"Слушаю-с!" – и заражаясь необходимостью спешить, я бегом направился к баталиону юнкеров.
– "Александр Петрович", – встретил меня поручик Мейснер, – "ваша полурота готова. Я назначен командовать второй полуротой, в качестве резерва для вас, и, голубчик, если надо, вызывайте меня скорее", – весь оживляясь, попросил поручик.
"Спасибо; хорошо, обязательно. Подождите, еще много будет дела. А что, патроны будут выдавать?" – вдруг с ужасом вспомнил я отсутствие этой соли нашей сущности.
– "Патроны? Во дворце их надо получить. Там большой запас. Я сейчас доложу капитану Галиевскому", – бросаясь к командующему баталионом, ответил поручик.
"Полурота, равняйсь!" – принялся я между тем отводить свою полуроту от баталиона.
– "Послушайте, поручик, – подходя ко мне, заговорил военный комиссар, – постройте мне так юнкеров, чтобы все могли слышать меня без повышения мною голоса".
"О, черт возьми, опять разговорчики. Да ведь вам спешить надо… Хотя это на руку – патроны принесут…" – промелькнуло успокаивающее соображение.
"Слушаюсь!" – уже вслух ответил я и принялся строить полуроту в каре.
Военный комиссар выждал эволюцию фронта и начал говорить:
– "Господа, в данное, исключительно тяжелое время для Революции и страны свершилось событие огромной исторической важности. В залах Мариинского дворца заседает цвет нашей мысли и гордость наших чаяний – Совет Республики. Я был там и видел их святую работу над укреплением завоеваний Революции и выводом страны на тот путь величественного шествия к счастью, которого только достойна демократия мира.
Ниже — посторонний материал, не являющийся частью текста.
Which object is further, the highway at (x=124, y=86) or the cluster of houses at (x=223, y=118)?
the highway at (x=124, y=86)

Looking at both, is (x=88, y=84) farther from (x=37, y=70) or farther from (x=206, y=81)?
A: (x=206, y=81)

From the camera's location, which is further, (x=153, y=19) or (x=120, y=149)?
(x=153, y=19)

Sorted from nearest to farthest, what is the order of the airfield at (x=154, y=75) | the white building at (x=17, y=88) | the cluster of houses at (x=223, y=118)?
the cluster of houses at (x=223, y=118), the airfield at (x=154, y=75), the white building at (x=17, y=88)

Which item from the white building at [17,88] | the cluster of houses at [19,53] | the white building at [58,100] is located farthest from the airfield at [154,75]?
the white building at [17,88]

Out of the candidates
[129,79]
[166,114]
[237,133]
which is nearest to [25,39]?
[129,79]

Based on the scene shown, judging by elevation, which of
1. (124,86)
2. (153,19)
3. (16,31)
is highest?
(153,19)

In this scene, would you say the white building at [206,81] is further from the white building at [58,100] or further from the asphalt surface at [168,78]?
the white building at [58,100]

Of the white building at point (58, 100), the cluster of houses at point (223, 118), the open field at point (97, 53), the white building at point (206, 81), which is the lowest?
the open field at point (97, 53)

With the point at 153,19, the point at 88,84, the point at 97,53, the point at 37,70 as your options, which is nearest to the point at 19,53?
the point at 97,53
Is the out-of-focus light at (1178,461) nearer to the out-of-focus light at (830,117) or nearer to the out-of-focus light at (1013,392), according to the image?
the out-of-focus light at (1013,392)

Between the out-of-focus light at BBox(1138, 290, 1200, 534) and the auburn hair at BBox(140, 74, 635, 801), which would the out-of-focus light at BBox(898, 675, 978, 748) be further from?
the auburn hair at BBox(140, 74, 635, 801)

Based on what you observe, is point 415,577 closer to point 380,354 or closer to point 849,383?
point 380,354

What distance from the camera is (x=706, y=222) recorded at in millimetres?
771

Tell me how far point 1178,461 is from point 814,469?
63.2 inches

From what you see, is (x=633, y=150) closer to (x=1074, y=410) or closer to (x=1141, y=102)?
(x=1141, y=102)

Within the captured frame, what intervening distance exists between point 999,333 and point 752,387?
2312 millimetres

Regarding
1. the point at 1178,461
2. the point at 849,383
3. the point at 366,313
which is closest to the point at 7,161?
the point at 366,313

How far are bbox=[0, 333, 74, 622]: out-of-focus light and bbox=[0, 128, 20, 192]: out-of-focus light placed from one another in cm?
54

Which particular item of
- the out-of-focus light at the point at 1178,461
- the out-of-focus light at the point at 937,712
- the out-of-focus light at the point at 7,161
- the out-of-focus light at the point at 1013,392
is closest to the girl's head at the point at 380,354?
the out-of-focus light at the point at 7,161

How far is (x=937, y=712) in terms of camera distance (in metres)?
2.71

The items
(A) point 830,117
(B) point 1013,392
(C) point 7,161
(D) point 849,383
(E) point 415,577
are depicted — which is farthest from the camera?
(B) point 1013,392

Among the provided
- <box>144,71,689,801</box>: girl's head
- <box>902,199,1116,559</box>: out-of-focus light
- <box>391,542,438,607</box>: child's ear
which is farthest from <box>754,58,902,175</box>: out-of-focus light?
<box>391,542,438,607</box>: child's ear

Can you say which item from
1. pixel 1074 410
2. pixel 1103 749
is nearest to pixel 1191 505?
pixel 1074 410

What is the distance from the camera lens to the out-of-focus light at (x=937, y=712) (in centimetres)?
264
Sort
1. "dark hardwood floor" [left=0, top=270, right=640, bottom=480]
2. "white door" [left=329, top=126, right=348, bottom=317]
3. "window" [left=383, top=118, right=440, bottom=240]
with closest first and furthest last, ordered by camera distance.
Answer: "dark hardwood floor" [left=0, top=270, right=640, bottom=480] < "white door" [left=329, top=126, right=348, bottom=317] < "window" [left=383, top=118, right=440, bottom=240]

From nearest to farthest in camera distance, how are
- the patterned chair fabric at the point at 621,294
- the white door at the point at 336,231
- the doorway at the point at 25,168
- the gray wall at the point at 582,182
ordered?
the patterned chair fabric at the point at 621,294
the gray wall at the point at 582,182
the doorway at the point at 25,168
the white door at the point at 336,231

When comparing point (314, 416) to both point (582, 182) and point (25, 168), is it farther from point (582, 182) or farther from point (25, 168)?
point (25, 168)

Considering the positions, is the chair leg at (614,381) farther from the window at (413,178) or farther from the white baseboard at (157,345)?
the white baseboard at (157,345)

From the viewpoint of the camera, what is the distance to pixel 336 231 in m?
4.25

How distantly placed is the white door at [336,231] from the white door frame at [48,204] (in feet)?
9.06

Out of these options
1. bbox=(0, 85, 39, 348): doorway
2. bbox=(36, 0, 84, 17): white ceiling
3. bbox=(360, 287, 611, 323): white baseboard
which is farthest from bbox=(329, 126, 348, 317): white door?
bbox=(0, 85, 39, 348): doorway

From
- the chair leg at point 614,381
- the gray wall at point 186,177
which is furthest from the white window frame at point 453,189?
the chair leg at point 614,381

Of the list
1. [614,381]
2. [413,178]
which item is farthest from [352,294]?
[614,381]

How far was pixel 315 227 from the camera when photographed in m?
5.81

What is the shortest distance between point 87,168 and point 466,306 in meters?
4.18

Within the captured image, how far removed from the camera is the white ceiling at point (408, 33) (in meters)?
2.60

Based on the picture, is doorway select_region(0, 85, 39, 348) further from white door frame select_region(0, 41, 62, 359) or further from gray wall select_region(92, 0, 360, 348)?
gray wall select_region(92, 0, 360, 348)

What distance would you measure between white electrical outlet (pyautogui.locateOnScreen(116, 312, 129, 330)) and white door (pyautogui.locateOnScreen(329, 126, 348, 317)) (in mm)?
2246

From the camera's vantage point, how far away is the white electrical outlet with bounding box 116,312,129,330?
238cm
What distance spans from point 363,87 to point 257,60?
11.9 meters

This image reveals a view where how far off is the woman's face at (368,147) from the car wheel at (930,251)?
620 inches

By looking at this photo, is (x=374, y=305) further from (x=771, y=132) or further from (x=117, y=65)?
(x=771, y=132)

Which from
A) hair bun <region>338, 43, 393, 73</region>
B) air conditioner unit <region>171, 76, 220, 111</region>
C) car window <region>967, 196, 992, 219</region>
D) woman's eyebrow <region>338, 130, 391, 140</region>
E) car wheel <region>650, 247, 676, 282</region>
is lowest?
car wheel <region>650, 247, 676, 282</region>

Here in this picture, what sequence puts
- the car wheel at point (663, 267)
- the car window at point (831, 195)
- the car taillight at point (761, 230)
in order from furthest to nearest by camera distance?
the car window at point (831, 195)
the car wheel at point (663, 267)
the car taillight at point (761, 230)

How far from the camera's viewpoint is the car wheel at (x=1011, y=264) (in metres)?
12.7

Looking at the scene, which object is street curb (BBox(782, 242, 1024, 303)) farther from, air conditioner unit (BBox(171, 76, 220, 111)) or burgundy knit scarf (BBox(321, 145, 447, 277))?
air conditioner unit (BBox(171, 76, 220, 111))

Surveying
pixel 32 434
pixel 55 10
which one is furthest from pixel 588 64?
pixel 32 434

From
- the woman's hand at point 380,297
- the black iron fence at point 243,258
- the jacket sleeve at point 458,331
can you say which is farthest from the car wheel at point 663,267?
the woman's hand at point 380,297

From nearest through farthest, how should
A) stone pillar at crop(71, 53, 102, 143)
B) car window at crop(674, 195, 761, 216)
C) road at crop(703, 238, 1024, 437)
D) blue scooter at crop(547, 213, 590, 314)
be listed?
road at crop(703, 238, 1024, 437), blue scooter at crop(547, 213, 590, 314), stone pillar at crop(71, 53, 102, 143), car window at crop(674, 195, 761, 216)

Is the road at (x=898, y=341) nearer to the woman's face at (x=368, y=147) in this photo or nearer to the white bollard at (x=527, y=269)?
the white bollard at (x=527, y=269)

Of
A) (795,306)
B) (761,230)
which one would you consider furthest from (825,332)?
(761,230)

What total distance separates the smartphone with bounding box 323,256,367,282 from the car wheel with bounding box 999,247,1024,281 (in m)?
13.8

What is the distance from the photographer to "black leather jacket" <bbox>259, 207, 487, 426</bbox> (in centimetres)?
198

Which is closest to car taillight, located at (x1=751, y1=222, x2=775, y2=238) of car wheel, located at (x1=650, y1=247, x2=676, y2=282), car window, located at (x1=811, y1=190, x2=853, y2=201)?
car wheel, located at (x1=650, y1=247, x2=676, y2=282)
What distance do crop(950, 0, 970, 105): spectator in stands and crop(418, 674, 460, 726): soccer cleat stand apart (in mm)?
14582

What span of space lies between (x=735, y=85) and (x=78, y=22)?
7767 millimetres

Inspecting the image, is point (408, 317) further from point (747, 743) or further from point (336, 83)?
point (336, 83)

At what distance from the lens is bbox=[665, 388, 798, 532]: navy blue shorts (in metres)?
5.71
Я видел, как, забыв все личное, забыв даже о еде, сидят над разрешением вопросов те, кто не только является гордостью нашей мысли, но и творцом дела дружественного, творческого сожительства демократий всего мира. И их работа, верьте мне, еще священнее, чем защитников нашей великой страны, выбросившей впервые миру такие лозунги, как война до победного конца, без аннексий и контрибуций. И вот, товарищи-граждане, в этот момент демагогическая злобность, посеянная Лениным и разжигаемая врагами революции и страны, готовится стать катастрофичной для Революции. Опьяненные демагогией отбросы рабочего мира готовятся произвести срыв происходящего заседания Совета Республики. Спокойствию в творческой работе, в часы ее максимального напряжения, грозит опасность. А между тем дорог каждый час этого труда, результаты которого в бесконечном волнении ожидают и армия, и демократия. И вот, дорогие товарищи-граждане юнкера, вам предоставляется высокая честь охранить спокойствие работы Совета Республики. Я счастлив, что могу вас поздравить с назначением в караул Мариинского дворца. И я убежден, что это будет лишь почетным для вас служением Революции и стране и что дело до применения оружия не дойдет, так как, если массы хулиганствующих увидят вас на постах у дворца, они только побурлят и разойдутся…" – застенчиво улыбаясь, закончил свою речь военный комиссар.
"Разлука ты, разлука, чужая сторона", – навязчиво ныло у меня в ушах при вслушивании в речь оратора. "Ей-ей, вы житель какой-то подлунной планеты, но не земли. У вас нет времени, а вы продолжаете его тратить на то, что, право, удивительно просто и ясно. К чему?" – И как бы в ответ на мои мысли, сзади раздалось обращение ко мне:
– "Господин поручик, разрешите доложить, что мы хотим есть, а там у дворца юнкера получают хлеб".
"Ага! Сейчас кончит комиссар говорить, я попрошу разрешения запастись хлебом".
– "Вот что нас губит", – вдруг обратился ко мне юнкер N.
"Тише! Бросьте! Вы в строю!" – оборвал я не выдержавшего юнкера. "Пускай делают что хотят, лишь бы мы сами не забыли о Родине", – уже смягчаясь, добавил я.
"Господин военный комиссар! – как только последний кончил говорить, обратился я. – Разрешите получить хлеб – его здесь рядом выдают, юнкера сегодня еще не ели".
– "Да, да, только скорее!" – дал согласие военный комиссар с несколько озабоченным выражением лица, очевидно от мелькнувшей мысли, что слушать и прекрасные песни на пустой желудок не особенно весело.
Пока юнкера получали хлеб, я получил ответ о патронах. Патроны действительно были, но на выдачу требовалось распоряжение из Главного Штаба. От кого же это должно было изойти и кто должен был их выдать, пока, несмотря на все усилия поручика Мейснера, выяснить не удавалось.